Environment-Change Generation Equipment

To generate data with the defined parameters, we stabilize the following environment elements:

Background

A solid color and static background ease the process of detecting facial features and extracting information from the surrounding environment. The background should ideally be black (or very dark) to prevent interference with the IR camera (black color has lowere reflectance compared to lighter colors)

Lighting

The room must be lit up by homogeneous light, and not produce shadows or glitters in the subject’s face. By taking these measure, we ensure that the skin color will have no variations throughout the acquisition process.

4.1.2 Acquisition Setup

The subject sits in front of the acquisition hardware. This hardware setup is composed of three cameras (LR, HR and IR). The subject’s backdrop should be black with some space between them, to have the possibility of moving objects or subjects behind the main scene.
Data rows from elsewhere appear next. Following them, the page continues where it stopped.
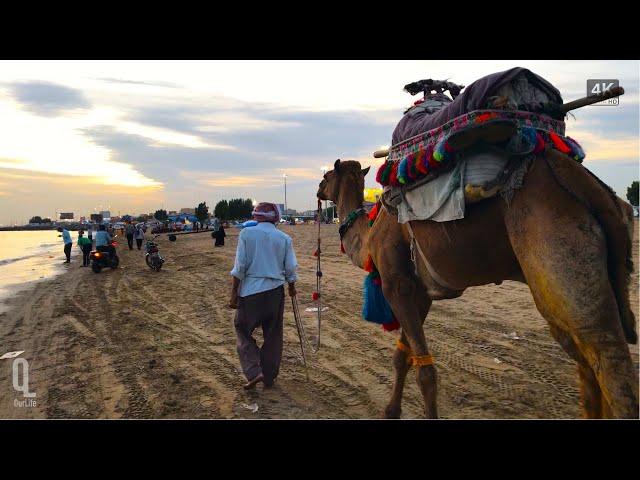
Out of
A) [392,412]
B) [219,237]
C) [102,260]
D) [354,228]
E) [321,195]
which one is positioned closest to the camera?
[392,412]

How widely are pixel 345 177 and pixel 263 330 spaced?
83.8 inches

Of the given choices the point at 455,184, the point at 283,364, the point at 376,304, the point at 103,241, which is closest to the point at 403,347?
the point at 376,304

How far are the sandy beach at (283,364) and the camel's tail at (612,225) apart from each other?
2.26m

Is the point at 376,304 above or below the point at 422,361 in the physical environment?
above

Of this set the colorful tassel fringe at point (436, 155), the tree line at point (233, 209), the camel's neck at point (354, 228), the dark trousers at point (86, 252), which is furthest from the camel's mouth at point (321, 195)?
the tree line at point (233, 209)

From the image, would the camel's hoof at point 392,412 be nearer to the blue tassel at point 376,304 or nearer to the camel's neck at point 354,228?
the blue tassel at point 376,304

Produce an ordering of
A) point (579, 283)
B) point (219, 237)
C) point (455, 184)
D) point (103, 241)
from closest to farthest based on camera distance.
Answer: point (579, 283) → point (455, 184) → point (103, 241) → point (219, 237)

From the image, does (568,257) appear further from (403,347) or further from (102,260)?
(102,260)

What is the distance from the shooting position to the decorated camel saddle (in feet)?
8.14

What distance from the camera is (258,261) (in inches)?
195

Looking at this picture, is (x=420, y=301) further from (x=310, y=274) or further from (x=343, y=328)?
(x=310, y=274)

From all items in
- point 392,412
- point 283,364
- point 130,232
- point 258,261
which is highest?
point 258,261

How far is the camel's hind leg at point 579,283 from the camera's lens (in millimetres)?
2027

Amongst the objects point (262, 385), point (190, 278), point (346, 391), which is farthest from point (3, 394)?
point (190, 278)
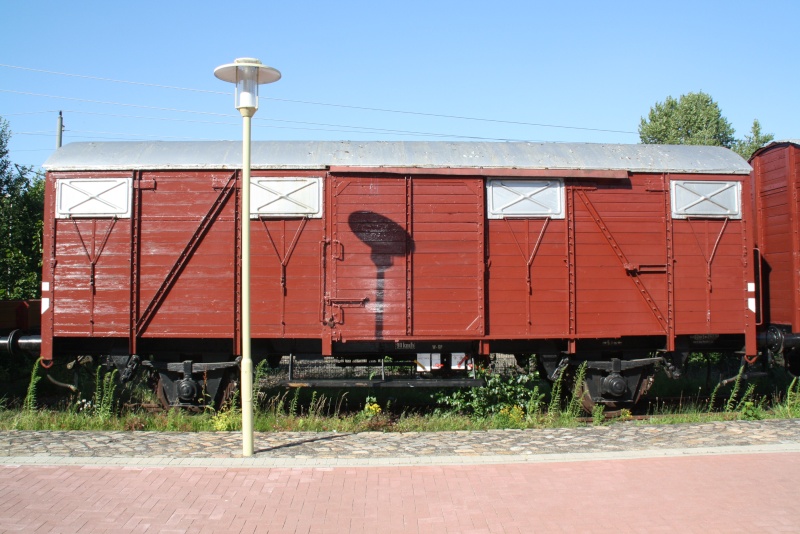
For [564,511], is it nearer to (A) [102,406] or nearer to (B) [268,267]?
(B) [268,267]

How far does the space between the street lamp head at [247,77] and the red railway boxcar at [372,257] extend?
5.66 feet

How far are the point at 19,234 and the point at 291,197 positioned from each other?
8.01 metres

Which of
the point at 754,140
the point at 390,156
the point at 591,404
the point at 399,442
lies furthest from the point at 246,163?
the point at 754,140

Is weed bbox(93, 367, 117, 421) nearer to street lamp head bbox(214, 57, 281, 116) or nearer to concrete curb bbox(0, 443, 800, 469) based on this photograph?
concrete curb bbox(0, 443, 800, 469)

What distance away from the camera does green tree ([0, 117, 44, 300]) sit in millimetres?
13281

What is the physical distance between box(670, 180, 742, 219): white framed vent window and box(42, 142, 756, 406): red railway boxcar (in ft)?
0.12

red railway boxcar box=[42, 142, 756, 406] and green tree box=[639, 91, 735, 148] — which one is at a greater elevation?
green tree box=[639, 91, 735, 148]

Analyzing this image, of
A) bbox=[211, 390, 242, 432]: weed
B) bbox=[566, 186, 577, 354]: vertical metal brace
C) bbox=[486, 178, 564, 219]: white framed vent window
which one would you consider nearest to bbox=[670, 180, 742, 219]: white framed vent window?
bbox=[566, 186, 577, 354]: vertical metal brace

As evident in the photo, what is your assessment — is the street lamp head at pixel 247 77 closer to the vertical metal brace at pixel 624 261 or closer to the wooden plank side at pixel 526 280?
the wooden plank side at pixel 526 280

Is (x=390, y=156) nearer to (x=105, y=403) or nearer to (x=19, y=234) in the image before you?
(x=105, y=403)

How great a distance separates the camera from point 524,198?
9.23 metres

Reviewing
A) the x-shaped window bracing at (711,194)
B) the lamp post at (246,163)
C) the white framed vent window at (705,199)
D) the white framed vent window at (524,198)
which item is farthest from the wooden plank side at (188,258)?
the x-shaped window bracing at (711,194)

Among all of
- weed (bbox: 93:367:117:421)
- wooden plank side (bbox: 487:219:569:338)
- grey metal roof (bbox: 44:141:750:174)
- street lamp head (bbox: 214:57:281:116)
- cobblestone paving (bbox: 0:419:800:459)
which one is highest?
street lamp head (bbox: 214:57:281:116)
This setup is exemplified in Figure 2

Figure 2: Acquisition setup proposed for Protocol I.

4.1.3 Protocol Guidelines

To perform the acquisition, we suggested the presence of two members: one to perform the acquisitions (A) and the other to perform environment variations (B). The subject sits in front of the computer monitor and one of the team members aligns them with the cameras. During the entire acquisition procedure, the subject should remain as still as possible, to avoid producing changes during the various acquisition procedures.

Before starting the experiment, each subject has access to a printed copy of the protocol. This reduces the acquisition time, since the subject already knows what is going to take place during the experiment. Each performance parameter simulated and introduced in the scenario has its own guidelines:

Control

Team member A takes a photo with the subject in the neutral face.

Lighting

Team member A takes 3 photos with different exposures (High, Medium, Low). This variable was only acquired in HR camera, because it is the only where it is possible to change the exposure level.

Background

Team prepare the background to the acquisition.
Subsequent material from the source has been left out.